I think we need to revive May Day and link it to all the beautiful flowers of the season. I wrote a poem called Yay! Spring that pays homage to this beautiful season and May Day. See the end of this Home Page for the poem.

 

May is also filled with other important events, themes, etc. Mother’s Day is coming up and I hope to have time after my vacation to include an article about Mother’s Day that I wrote some time ago. While I do not like the commercialization of motherhood, I still think we can take that day to honor our mothers.

 

 

 

On a more serious note, May is National Osteoporosis Month. Two people I know have had procedures for broken backs, a result of osteoporosis, so it is a serious condition. (See photos on normal bone matrix & osteoporosis). I Googled this topic and found that you can download an Online Toolkit to share with your doctor and friends. That link is: www.nog.org/may-aware prevention.

 

Equally serious is National Mental Health Month, also in May.

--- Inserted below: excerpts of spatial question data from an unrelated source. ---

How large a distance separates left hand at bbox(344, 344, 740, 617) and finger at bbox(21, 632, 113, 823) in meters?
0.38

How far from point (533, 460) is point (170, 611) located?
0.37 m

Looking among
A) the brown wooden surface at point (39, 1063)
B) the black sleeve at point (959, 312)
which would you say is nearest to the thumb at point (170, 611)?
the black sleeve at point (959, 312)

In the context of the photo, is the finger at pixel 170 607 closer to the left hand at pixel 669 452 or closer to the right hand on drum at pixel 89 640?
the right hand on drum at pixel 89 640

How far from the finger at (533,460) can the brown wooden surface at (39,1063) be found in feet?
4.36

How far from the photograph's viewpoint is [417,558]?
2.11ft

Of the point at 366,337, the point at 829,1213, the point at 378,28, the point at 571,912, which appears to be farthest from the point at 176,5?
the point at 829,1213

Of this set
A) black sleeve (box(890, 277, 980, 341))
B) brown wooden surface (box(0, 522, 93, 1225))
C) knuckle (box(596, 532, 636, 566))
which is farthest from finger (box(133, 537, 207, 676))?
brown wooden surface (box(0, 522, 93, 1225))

Because depression runs in my family, I have always been interested in this topic. I hope to explore this important subject using a book I have on my shelf and have already read. I will review or share parts of it that I feel will help readers better understand this area of mental illness that the author calls the: “common cold of mental illness.”

On a historical note, May is also American Jewish History Month, a fact I learned on the back of a box of matzoh during Passover. I am reading a book on Jewish women and will glean from that book Jewish women with whom I am familiar and post those names during the month.

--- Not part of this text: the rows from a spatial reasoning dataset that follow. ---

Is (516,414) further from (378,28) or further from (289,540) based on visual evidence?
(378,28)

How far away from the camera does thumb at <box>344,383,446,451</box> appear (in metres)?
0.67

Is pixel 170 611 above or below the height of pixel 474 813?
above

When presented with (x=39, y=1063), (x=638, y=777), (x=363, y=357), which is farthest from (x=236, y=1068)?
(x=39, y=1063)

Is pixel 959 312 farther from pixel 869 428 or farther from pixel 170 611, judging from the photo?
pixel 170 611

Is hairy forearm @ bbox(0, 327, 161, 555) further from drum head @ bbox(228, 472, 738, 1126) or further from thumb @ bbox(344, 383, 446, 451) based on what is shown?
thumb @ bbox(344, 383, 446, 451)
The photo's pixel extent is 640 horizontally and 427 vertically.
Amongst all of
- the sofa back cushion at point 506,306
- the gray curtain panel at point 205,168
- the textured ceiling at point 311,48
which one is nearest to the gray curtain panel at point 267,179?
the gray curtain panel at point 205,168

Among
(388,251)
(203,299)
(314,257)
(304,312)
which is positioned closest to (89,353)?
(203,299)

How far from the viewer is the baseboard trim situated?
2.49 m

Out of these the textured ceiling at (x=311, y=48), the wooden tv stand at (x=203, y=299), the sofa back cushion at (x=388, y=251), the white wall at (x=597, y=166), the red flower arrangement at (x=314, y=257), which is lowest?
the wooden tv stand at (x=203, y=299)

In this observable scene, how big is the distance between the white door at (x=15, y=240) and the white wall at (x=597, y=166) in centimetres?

I also hope to post some recipes with foods that are seasonal, such as asparagus, spring onions, early lettuce, etc. Since I am away during the first week of May, I am reprinting my Cinco de Maya recipe from 3 years ago and an article on Goji berries from Freshlife, with permission.

Finally, here is my poem that I mentioned at the beginning of this posting.

Yay! Spring

Global warning* set aside,
Spring is here in all its pride.

Azaleas are blooming everywhere in every color in my neighborhood.

Azaleas show their lovely hues;
They slept all winter, paid their dues.

Daffodils and tulips—colors bright
Make me smile, day or night.

This is a trumpet tulip (or daffodil?) taken at the Phila. flower Show in March

Lofty trees, barely blooming
Bask in sunlight, brightly looming.

Pansies with their petals smooth
Line our walks; they seem to soothe

Our need for  Nature all about
Hurray, it’s Spring, I want to shout!

This is a tree painted by my 105 year-old mother-in-law a couple of years ago as part of her art appreciation class where she resided until her death in March.

* I think the erratic climate changes are Mother Nature’s way of warning us that she cannot handle all the pollution we are dumping into the air, in the waters, and on the soil.